Ce printemps-là, sa mère avait fait précéder le voyage à Paris d'un mois à Nice pour le carnaval. Dînant chez les Rogerin peu de jours après son arrivée, elle leur en narrait les élégances, encore que cela ne les intéressât guère. Mais la laisser parler ne coûtait aucun effort, tant elle se chargeait bien de faire elle-même la réponse avec la demande. C'était une pluie qui tombait, une grêle plutôt, étant fort bruyante, sous laquelle il n'y avait qu'à courber le dos avec résignation. Sa fille en revanche—renonçant à la lutte sans doute—gardait habituellement le silence, et tout portait à croire qu'elle n'en pensait pas davantage.

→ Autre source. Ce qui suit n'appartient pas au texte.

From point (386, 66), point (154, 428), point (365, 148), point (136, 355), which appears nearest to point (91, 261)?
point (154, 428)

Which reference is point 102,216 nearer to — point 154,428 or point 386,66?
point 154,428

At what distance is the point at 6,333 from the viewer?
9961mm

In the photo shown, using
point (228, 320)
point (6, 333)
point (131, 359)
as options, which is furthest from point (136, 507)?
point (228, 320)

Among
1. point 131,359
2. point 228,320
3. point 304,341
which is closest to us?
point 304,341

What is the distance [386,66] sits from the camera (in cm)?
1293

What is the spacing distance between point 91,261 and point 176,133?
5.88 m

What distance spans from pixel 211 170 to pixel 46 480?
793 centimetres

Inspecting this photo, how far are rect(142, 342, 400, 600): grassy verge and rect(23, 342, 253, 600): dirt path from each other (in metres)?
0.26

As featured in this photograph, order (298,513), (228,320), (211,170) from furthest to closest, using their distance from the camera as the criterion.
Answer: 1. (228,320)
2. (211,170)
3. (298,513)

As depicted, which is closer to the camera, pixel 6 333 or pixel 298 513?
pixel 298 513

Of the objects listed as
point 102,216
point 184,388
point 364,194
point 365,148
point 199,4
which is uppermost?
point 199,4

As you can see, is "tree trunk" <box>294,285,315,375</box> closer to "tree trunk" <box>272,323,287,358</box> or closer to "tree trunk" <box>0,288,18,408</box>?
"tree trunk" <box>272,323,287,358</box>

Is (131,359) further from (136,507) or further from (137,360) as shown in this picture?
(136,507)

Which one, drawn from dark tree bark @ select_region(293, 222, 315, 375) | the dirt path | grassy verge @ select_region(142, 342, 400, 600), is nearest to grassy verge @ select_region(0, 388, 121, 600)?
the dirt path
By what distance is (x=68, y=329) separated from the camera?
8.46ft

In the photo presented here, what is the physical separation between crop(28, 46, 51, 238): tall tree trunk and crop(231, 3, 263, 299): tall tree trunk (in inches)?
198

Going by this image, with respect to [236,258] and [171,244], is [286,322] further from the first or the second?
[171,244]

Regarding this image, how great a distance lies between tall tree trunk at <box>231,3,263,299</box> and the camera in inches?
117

«Oh! et figure-toi, Élisabeth, s'interrompit tout d'un coup Hélène, qui j'ai rencontré là-bas? Ton «ex» en personne, ma chère.»
Cette expression d'un goût médiocre étant en usage dans son milieu, où n'étaient pas rares les femmes divorcées, elle l'employait sans songer que cela risquait de déplaire à la délicatesse de sa cousine. Et cette fois, par aggravation, c'était en présence d'André, qui fronça légèrement le sourcil. S'en étant aperçue elle appuya lourdement sur son impair.
«Oh! pardon... cela ne vous est pas agréable qu'on parle de lui. Je comprends cela. Quoique à présent il n'y ait plus lieu de prendre la mouche. Si vous vous doutiez de l'état dans lequel je l'ai trouvé!... Depuis près d'un an il est très malade de la moelle épinière... Le savais-tu?
—Eh! comment Élisabeth l'aurait-elle su? fit André avec impatience.
—Voici quelques mois il était même condamné. Puis tout d'un coup s'est manifesté un mieux vraiment miraculeux. Est-ce le Midi qui l'a retapé ou quoi? Toujours est-il qu'il a repris du poil de la bête. La mauvaise herbe est la plus tenace. Tout de même il n'est pas destiné à faire de vieux os. Il te doit bien cela, Élisabeth... Car alors tu pourras régulariser ta situation.»
Très sec, de nouveau le mari répondit au lieu de la femme:
«Quelle irrégularité, ma chère cousine, voyez-vous donc dans notre situation?
—A mon point de vue, aucune. Évidemment c'est toujours mieux d'être mariés avec toutes les herbes de la Saint-Jean. Mais ce n'est pas moi qui trouve rien à reprendre dans un mariage civil, quand on ne peut pas faire autrement. Dernièrement il avait été question pour Antoinette d'un homme divorcé, à son profit... Cela n'aurait même pas été une cause d'hésitation, si sa fortune m'avait paru suffisante. Non: ce que j'en dis, c'est pour Élisabeth. Sans doute ne serait-elle pas fâchée de passer par l'église. Il est toujours temps, vous savez.
—Quel que puisse être mon sentiment à ce sujet, Hélène... et jamais je ne te l'ai fait connaître... en aucun cas je ne fonderais sur la mort de personne la réalisation du plus cher de mes désirs.